THE GLOBAL ECONOMY WOULD NEVER BE IN A STABLE STATE FOR A LONG RUN

Note: In this article long run means a period of 10 years.

The world economy moves onto a growth path when goods and services produced are consumed in a palatable manner and thereby providing revenues to the factors of production, normally. In the similar way, the economy moves onto a slowdown or recession or slump path when at least sufficient or minimum goods and services produced are not consumed & thereby providing lack of revenues to the factors of production, basically. These two economic incidents happen due to monetary reasons mainly, as per me, which can also be referred as economic causes.

The world economy consists of over 200 economies, broadly, which contribute to both the prosperity and slump of the economy. Taking this pivotal factor into account, one need to embrace that dependency is inevitable which leads us to experience profit and loss or prosperity and slump in the economy.

Let us now heed to the above title which is in fact an economic quote made by Naveen Kalyani. It is very important to contemplate and accept that competition factor in the world economy, primarily to make money, leads to the imbalances in the whole economy. Well, how? It is quite common, when one economy posts deficit in its current account or balance sheet that means it was made cashless by other economies of the world. These imbalances happen for economic reasons like aforementioned (equally noteworthy it is), survival, stability, etc. factors. Therefore, when there is an on the rise of competition for money among the world’s economies, some economies make money, some economies make more money, some economies lose money, & some economies lose more money. When surplus nations become richer and richer or go on to make more and more money, other economies become financially embarrassed and sooner or later (productive) demand from them (poorer states) towards surplus nations’ products and services wane, then, even surplus nations suffer due to dependency, technically, and so as deficit-stricken economies. Then, credits or debts may become inevitable to experience for deficit nations in order to move on, but such credits come with restrictions usually which are not good from the growth point of view. Thus, to get back to normal or good economic days, time taken is unpredictable, as per me. Surplus nations would move into a slowdown economic situation. Thus, such nations may look for new buyers or try to boost their endogenous or domestic demand to keep their economies moving up, which is a daunting task, and thus, it takes time which means their economies start slowing down and leading to a possible recession in the world economy and joining deficit-stricken economies in the slowdown activity. Thus, it is inevitable as per me; the global economy’s growth or slump cannot last for a long run which means economic ups and downs are unshunnable. We experienced the Great Recession in the period 2007-‘9 and also a slowdown in the beginning of the 21st century.

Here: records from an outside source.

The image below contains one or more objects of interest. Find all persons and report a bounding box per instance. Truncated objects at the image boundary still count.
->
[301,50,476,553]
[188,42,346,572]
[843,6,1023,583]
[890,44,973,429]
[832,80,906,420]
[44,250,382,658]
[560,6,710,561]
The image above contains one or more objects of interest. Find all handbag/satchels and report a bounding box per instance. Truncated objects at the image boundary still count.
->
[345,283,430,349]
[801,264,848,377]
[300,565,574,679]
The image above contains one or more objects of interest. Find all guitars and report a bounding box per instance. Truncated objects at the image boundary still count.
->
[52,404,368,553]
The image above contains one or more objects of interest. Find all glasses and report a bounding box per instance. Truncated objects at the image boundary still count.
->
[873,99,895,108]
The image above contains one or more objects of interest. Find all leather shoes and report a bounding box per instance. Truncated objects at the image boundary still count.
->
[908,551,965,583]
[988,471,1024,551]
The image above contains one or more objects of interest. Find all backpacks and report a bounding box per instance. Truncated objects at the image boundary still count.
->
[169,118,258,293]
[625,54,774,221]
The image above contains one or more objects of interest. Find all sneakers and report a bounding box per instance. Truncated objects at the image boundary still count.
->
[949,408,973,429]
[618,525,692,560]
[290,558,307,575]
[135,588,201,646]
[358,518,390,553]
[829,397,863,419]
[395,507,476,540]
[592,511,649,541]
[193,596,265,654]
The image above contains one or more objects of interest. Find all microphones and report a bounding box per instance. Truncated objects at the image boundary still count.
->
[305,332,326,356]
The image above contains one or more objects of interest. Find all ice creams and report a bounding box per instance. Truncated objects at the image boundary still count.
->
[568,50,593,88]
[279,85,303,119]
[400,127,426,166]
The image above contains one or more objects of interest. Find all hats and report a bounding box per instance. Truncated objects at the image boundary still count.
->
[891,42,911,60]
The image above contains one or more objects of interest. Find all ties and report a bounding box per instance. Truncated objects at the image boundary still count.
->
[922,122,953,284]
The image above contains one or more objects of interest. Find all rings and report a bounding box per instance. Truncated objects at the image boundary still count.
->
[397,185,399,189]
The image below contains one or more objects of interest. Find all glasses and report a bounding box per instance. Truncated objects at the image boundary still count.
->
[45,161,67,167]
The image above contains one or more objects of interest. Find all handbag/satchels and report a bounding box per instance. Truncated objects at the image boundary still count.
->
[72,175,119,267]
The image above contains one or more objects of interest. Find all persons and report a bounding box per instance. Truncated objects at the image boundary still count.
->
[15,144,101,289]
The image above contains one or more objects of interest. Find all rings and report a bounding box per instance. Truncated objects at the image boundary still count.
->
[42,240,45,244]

And that signifies why THE GLOBAL ECONOMY WOULD NEVER BE IN A STABLE STATE IN A LONG RUN.

The bottom line is that it is more likely to experience at least one big shake up event in the global economy, in a period of 10 years, which is mainly due to the lust for making money by economies of the world. And also, some reasons maybe political ones, sociological ones, environmental ones, etc but ultimately they can be termed as monetary ones, as per me and they connected to each other.